Ausgangstext:

########################################

Damit auf in Durchgang zwei: Zu dessen Beginn „verdaddelte“ Iscan den Ball gegen Korczanowski, hatte aber das Glück, dass dieser haarscharf am Tor vorbei zielte (49.). Statt der Bambeker ging Condor in Führung. Sieben Minuten nach der BU-Chance gab es einen Einwurf für die „Raubvögel“, den Mike Theis zu Martens beförderte. Der erfreute sich zwar der Gesellschaft von gleich drei Gegenspielern, von denen es aber keiner für nötig hielt. Condors Nummer neun zu attackieren und den Angriff vielleicht zu unterbinden. Das Ende vom Lied: Martens traf zum 3:2 ins kurze Eck. Condor hätte – Duplizität mit dem Geschehen in der ersten Halbzeit – anschließend erneut für klare Verhältnisse sorgen können, verpasste aber abermals die (Vor-)Entscheidung: Nachdem Weiser im Anschluss an ein Anspiel von Blunck den Turbo einschaltete, kam er zum Schuss, traf aber nicht ins Schwarze, sondern an den Pfosten (59.). Und, sie ahnen es schon, liebe Leser: stattdessen schlug die Kugel auf der anderen Seite im Netz ein. Nach 63 Minuten setzte sich Schulz durch, flankte von links lang ins rechte Drittel des Strafraums, wo Lange in Richtung Tor köpfte. Der Ball flog mit Tempo auf Condors Mike Theis zu, prallte von ihm ab und landete im eigenen Tor – 3:3.

########################################

Ausgewählte Datensätze:
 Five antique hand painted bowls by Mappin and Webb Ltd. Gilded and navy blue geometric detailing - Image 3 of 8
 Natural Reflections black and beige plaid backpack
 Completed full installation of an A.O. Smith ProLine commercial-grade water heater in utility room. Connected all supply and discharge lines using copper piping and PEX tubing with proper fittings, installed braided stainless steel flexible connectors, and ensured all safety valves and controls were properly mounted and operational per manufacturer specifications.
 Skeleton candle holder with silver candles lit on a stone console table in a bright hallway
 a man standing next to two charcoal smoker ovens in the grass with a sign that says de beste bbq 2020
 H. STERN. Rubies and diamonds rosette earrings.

########################################

Folgendes bearbeiten:
1. Beantworte anhand des Spielberichts über die Partie zwischen Condor und Bambeker diese Fragen:
(a) Wer erzielte das 3:2 für Condor?
(b) In welcher Minute traf Weiser den Pfosten?
(c) Von welchem Condor-Spieler prallte der Ball zum 3:3 ins eigene Tor?
2. Führe den Spielbericht über die Partie zwischen Condor und Bambeker nach dem Eigentor zum 3:3 weiter.
Die Datensätze braucht man für die Bearbeitung nicht.

Lösungen:
1.
(a) Martens
(b) In der 59. Minute
(c) Von Mike Theis

2.
Schluss aber war damit noch lange nicht, denn die munteren Ritte Richtung Tor gingen weiter. Auf beiden Seiten. Nach 69 Minuten war es Martens, der im BU-Sechzehner angespielt wurde, auf engstem Raum zwei Widersacher narrte und den Ball dann mit der Pike auch noch gefährlich auf den Kasten brachte. Ein Glück für die Gäste, dass ihr Schlussmann Plendiskis zum wiederholten Male an diesem Abend klärend eingreifen und die Situation so entschärfen konnte. Plendiskis' Vorderleute hatten in der Offensive auch noch etwas im Köcher. Erst setzte sich Clausen acht Minuten vor Ultimo kurz hinter der Mittellinie in der Condor-Hälfte gegen gleich zwei Gegenspieler durch und legte für Niklas Sabas vor, dessen Flanke bei Pascal El-Nemr landete, der allerdings etwas zu hoch zielte (82.). In der Schlussminute war es dann El-Nemr, der als Vorlagengeber fungierte und einen Ball in den Strafraum flankte, der an der Brust von Korczanowski abtropfte und – weil dieser nicht nochmal richtig an die Kugel kam – vom eingewechselten Mohamed Labiadh nicht zum 4:3 für BU verwertet werden konnte.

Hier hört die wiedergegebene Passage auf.